O livro usa muitos termos originais ou inspirados em russo e árabe, como o nome das tropas da realeza e o nome dos seres elementais. Falando nesses seres, eles aparecem bastante pelo livro, e você acaba precisando memorizar um termo ou outro para lembrar quem é o elemental do fogo, qual é o da água, etc.
Enquanto a ideia dos elementais usados para manipular navios voadores não é exatamente novidade, na história mistura-se outro elemento mágico, típico dos nobres, que em muito remete ao Minority Report. As matriarcas das famílias passam longas horas imersas em água gelada, o que as permite sair do corpo. Nessa forma podem ver e ouvir o que acontecem por toda a parte como fantasmas, ou possuir corvos que usam para se comunicar com pessoas do mundo físico. São, ainda, responsáveis por manter as linhas ley, que funcionam como uma espécie de correnteza entre as ilhas do arquipélago.
O que começa como uma história de romance ganha vários níveis de complexidade quando começam a acontecer ataques terroristas, um assassinato na corte e o surgimento supostamente expontâneo de elementais poderosíssimos. Na medida em que a história se desenrola, os personagens começam a ganhar mais força, especialmente a princesa Atiana, que começa como um personagem empurrado de um lado para o outro pelos desejos do pai e do irmão mais velho. Em certo ponto a história ganha um tom mais místico, um tanto que no sentido de “o escolhido,” o que para mim pelo menos tirou um pouco do tesão, sim como aconteceu lendo The Hundred Thousand Kingdoms da N.K.Jemisin.

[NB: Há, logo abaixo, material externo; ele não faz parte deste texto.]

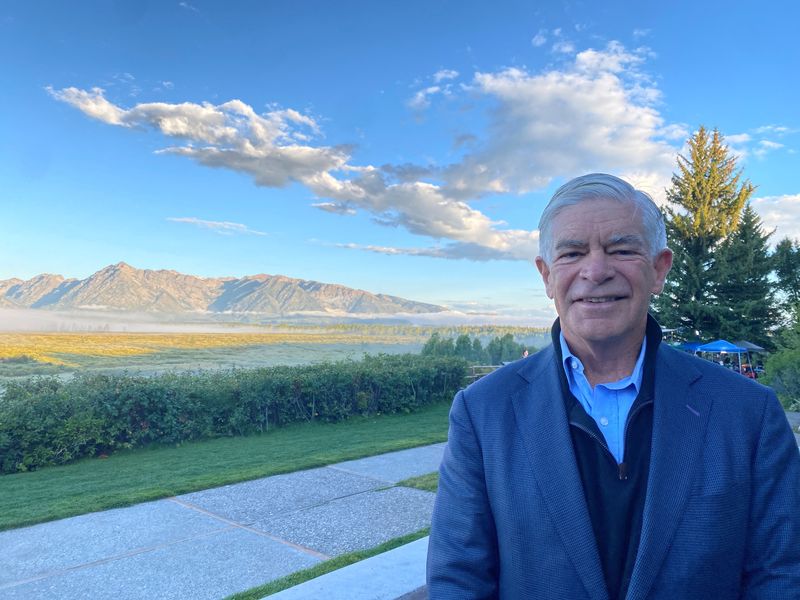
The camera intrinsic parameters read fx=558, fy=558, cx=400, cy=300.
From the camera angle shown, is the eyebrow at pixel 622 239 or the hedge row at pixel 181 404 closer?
the eyebrow at pixel 622 239

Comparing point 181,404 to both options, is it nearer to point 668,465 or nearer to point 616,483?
point 616,483

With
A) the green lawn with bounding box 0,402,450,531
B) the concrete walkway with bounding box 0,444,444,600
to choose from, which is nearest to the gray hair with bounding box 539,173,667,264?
the concrete walkway with bounding box 0,444,444,600

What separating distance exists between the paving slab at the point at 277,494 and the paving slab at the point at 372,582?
220 cm

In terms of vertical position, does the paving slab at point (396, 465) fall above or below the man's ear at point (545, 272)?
below

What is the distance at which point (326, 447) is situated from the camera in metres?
9.10

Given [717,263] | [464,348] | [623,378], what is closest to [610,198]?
[623,378]

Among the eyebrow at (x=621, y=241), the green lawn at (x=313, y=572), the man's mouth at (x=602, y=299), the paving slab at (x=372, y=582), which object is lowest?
the green lawn at (x=313, y=572)

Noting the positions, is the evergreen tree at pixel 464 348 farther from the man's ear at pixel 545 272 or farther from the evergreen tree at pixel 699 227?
the man's ear at pixel 545 272

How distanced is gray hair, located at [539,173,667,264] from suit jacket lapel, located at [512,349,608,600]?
40 cm

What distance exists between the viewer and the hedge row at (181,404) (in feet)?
25.8

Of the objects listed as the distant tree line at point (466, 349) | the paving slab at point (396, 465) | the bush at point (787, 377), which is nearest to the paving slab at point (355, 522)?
the paving slab at point (396, 465)

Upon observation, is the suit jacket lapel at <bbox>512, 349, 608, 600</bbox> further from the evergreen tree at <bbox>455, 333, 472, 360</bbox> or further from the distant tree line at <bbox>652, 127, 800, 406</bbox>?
the distant tree line at <bbox>652, 127, 800, 406</bbox>

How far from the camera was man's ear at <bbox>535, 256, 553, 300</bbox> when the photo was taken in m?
1.62

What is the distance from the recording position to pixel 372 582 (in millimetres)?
2943
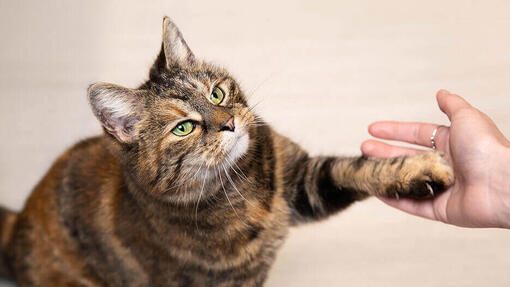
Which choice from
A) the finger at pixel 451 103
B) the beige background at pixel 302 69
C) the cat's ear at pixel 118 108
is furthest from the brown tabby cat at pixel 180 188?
the beige background at pixel 302 69

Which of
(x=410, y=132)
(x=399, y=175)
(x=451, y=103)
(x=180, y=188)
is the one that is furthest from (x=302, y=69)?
(x=180, y=188)

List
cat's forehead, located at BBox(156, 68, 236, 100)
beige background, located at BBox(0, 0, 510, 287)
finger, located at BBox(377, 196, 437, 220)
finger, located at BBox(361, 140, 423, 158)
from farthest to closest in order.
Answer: beige background, located at BBox(0, 0, 510, 287), finger, located at BBox(361, 140, 423, 158), finger, located at BBox(377, 196, 437, 220), cat's forehead, located at BBox(156, 68, 236, 100)

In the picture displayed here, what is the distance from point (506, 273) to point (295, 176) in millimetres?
966

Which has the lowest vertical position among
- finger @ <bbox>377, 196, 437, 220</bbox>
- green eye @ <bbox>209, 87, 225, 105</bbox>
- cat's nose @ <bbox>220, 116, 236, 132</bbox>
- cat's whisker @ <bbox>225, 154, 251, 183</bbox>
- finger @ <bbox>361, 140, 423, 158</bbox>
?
finger @ <bbox>377, 196, 437, 220</bbox>

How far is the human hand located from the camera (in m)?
1.42

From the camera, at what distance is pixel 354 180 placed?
5.19 ft

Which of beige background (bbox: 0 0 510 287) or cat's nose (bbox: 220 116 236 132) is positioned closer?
cat's nose (bbox: 220 116 236 132)

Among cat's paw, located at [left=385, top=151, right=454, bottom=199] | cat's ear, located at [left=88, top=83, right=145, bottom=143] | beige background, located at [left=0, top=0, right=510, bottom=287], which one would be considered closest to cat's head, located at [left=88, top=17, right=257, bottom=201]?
cat's ear, located at [left=88, top=83, right=145, bottom=143]

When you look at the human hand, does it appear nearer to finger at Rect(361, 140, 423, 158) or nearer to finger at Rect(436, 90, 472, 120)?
finger at Rect(436, 90, 472, 120)

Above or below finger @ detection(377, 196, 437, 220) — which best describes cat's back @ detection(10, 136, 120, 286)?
above

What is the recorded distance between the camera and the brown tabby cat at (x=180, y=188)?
147cm

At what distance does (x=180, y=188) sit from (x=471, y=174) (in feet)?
2.88

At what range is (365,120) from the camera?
2408 millimetres

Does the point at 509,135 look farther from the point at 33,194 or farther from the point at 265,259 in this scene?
the point at 33,194
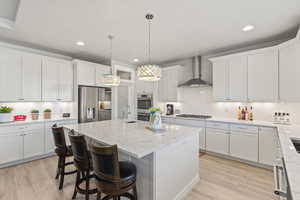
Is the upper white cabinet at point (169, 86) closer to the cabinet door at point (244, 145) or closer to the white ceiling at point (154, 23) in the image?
the white ceiling at point (154, 23)

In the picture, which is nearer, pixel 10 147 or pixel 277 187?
pixel 277 187

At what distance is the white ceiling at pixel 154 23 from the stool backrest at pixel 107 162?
6.18 feet

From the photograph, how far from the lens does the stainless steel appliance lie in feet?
16.7

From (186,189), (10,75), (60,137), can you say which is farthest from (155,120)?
(10,75)

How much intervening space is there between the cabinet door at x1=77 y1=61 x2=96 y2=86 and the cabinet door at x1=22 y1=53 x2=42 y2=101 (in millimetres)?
892

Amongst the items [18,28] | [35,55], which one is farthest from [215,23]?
[35,55]

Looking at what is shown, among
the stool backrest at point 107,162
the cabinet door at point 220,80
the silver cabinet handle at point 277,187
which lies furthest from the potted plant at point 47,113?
the silver cabinet handle at point 277,187

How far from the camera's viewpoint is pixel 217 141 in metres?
3.48

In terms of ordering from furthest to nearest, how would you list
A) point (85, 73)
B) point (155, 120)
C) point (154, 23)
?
point (85, 73)
point (154, 23)
point (155, 120)

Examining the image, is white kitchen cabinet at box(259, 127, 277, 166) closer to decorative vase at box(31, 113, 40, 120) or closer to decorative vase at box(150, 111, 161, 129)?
decorative vase at box(150, 111, 161, 129)

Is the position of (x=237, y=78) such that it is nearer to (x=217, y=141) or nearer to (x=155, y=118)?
(x=217, y=141)

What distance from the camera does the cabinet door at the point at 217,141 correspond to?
132 inches

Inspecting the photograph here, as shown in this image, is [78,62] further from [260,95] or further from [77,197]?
[260,95]

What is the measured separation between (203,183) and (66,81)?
13.7 feet
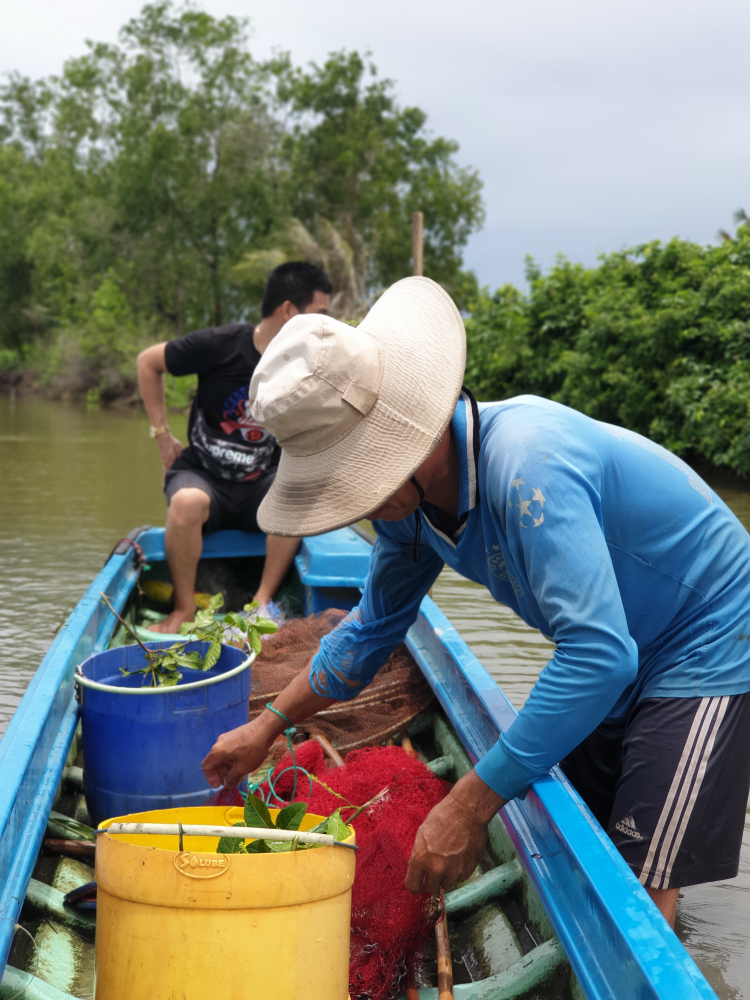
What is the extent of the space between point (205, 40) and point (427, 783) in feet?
114

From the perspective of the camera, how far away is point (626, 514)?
161 cm

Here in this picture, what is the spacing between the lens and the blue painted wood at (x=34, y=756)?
1623 mm

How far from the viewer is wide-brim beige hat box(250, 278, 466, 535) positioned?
1.48 m

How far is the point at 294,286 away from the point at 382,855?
3.01 meters

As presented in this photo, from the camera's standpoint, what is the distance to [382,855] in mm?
1905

Li The Winds of Khalakovo no iPad (e vez ou outra no iPhone), o que eu acho que pesou um pouco na leitura. Acabei levando bastante tempo para terminar de ler, especialmente da metade para frente. Isso veio mais ou menos no mesmo tempo em que eu perdi um pouco do tesão pela história (apesar de ter gostado do cenário). Acabei tendo que me forçar a continuar a ler. Mais pelo final do livro eu senti que ele ganhou mais força, mas não tanto quanto tinha no começo.
Isso tudo pode ter sido reflexo da forma de leitura, pois foi o primeiro livro (não-conto) que li inteiramente no iPad (que é um tanto disputado aqui em casa). Ler no iPhone também não ajudou.
De qualquer forma, Winds of Khalakovo tem um cenário novo e que vale a leitura por ele. A história em si não me atraiu tanto. No meu caso, de ter comprado o livro por uma barganha, valeu com certeza. Não sei se sentiria a mesma coisa se tivesse pago R$20+ por ele.